## Start
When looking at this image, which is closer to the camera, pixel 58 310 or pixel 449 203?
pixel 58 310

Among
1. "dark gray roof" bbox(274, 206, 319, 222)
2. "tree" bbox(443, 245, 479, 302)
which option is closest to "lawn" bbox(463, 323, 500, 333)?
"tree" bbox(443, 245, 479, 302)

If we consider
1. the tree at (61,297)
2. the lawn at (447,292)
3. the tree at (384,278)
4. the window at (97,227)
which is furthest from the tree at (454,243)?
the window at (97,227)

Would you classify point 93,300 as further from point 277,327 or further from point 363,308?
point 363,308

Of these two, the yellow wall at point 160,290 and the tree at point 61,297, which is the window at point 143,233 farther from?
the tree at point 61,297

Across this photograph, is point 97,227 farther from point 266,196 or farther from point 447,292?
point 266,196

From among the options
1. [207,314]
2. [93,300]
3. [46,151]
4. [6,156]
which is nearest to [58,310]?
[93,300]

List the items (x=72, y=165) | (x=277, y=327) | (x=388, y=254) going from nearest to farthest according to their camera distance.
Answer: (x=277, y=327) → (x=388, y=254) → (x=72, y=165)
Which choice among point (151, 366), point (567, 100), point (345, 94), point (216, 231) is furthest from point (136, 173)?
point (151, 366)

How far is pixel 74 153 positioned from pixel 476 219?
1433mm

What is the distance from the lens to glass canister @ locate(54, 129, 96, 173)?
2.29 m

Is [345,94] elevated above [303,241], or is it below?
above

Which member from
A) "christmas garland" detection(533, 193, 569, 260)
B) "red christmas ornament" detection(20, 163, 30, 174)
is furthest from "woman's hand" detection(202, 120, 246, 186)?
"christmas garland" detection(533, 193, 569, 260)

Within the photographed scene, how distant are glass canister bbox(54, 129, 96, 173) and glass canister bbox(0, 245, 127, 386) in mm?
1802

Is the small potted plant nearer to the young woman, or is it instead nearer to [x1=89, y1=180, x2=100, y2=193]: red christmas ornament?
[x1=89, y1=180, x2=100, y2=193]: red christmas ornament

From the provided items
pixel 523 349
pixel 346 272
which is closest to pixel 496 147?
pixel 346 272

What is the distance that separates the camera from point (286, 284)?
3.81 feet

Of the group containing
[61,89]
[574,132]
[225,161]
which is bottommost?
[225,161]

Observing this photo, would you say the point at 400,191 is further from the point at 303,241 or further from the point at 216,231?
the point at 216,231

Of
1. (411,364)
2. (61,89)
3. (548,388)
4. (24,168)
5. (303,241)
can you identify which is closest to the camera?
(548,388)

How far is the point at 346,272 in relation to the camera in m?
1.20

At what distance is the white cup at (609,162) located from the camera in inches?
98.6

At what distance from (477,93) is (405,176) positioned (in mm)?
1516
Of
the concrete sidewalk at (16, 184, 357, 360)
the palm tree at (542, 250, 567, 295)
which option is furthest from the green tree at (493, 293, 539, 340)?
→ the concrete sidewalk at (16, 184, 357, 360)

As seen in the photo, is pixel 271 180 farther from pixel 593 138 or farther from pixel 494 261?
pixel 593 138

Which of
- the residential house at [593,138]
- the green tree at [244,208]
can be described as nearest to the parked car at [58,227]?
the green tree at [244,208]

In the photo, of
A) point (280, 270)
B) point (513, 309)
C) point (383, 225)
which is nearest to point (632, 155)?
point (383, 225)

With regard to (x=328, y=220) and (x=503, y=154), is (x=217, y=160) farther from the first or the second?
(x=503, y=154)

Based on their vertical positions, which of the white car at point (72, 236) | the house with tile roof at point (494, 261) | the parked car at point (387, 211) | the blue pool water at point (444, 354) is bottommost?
## End
Write out the whole listing again, exactly as it stands.

When looking at this image, which is closer to the camera, pixel 58 310 or pixel 449 203?
pixel 58 310

Among
1. "dark gray roof" bbox(274, 206, 319, 222)
2. "tree" bbox(443, 245, 479, 302)
which option is closest to "lawn" bbox(463, 323, 500, 333)?
"tree" bbox(443, 245, 479, 302)

If we consider
1. the tree at (61,297)
2. the lawn at (447,292)
3. the tree at (384,278)
4. the window at (97,227)
which is furthest from the tree at (454,243)?
the window at (97,227)

Would you classify point 93,300 as further from point 277,327 or further from point 363,308?
point 363,308

Of these two, the yellow wall at point 160,290 and the tree at point 61,297, which is the window at point 143,233 farther from?
the tree at point 61,297

Across this photograph, is point 97,227 farther from point 266,196 or farther from point 447,292?
point 266,196

From among the options
1. [207,314]
2. [93,300]
3. [46,151]
4. [6,156]
which is nearest to [58,310]?
[93,300]

List the items (x=72, y=165) | (x=277, y=327) | (x=388, y=254) going from nearest to farthest according to their camera distance.
Answer: (x=277, y=327) → (x=388, y=254) → (x=72, y=165)
Which choice among point (151, 366), point (567, 100), point (345, 94), point (216, 231) is furthest from point (136, 173)?
point (151, 366)

How far is pixel 74 153 positioned from pixel 476 219?
1433mm

What is the distance from the lens to glass canister @ locate(54, 129, 96, 173)?
2.29 m

Is [345,94] elevated above [303,241], or is it below?
above

Which member from
A) "christmas garland" detection(533, 193, 569, 260)
B) "red christmas ornament" detection(20, 163, 30, 174)
is furthest from "woman's hand" detection(202, 120, 246, 186)?
"christmas garland" detection(533, 193, 569, 260)

Within the photographed scene, how distant are glass canister bbox(54, 129, 96, 173) and glass canister bbox(0, 245, 127, 386) in mm?
1802

Is the small potted plant nearer to the young woman, or is it instead nearer to [x1=89, y1=180, x2=100, y2=193]: red christmas ornament?
[x1=89, y1=180, x2=100, y2=193]: red christmas ornament

From the provided items
pixel 523 349
pixel 346 272
which is closest to pixel 496 147?
pixel 346 272

What is the distance that separates the camera from point (286, 284)?
3.81 feet

Of the group containing
[61,89]
[574,132]
[225,161]
which is bottommost?
[225,161]

Observing this photo, would you say the point at 400,191 is further from the point at 303,241 or further from the point at 216,231?
the point at 216,231

Of
1. (411,364)
2. (61,89)
3. (548,388)
4. (24,168)
5. (303,241)
can you identify which is closest to the camera?
(548,388)

How far is the point at 346,272 in relation to the camera in m?
1.20

At what distance is the white cup at (609,162) located from the camera in inches?
98.6

At what distance from (477,93) is (405,176) positioned (in mm)?
1516
Of
the concrete sidewalk at (16, 184, 357, 360)
the palm tree at (542, 250, 567, 295)
which option is furthest from the green tree at (493, 293, 539, 340)?
→ the concrete sidewalk at (16, 184, 357, 360)

As seen in the photo, is pixel 271 180 farther from pixel 593 138 or farther from pixel 494 261?
pixel 593 138

Which of
- the residential house at [593,138]
- the green tree at [244,208]
can be described as nearest to the parked car at [58,227]?
the green tree at [244,208]

In the photo, of
A) point (280, 270)
B) point (513, 309)
C) point (383, 225)
which is nearest to point (632, 155)?
point (383, 225)

With regard to (x=328, y=220) and (x=503, y=154), is (x=217, y=160) farther from the first or the second?
(x=503, y=154)

Based on their vertical positions, which of the white car at point (72, 236) | the house with tile roof at point (494, 261) | the parked car at point (387, 211) | the blue pool water at point (444, 354) is bottommost?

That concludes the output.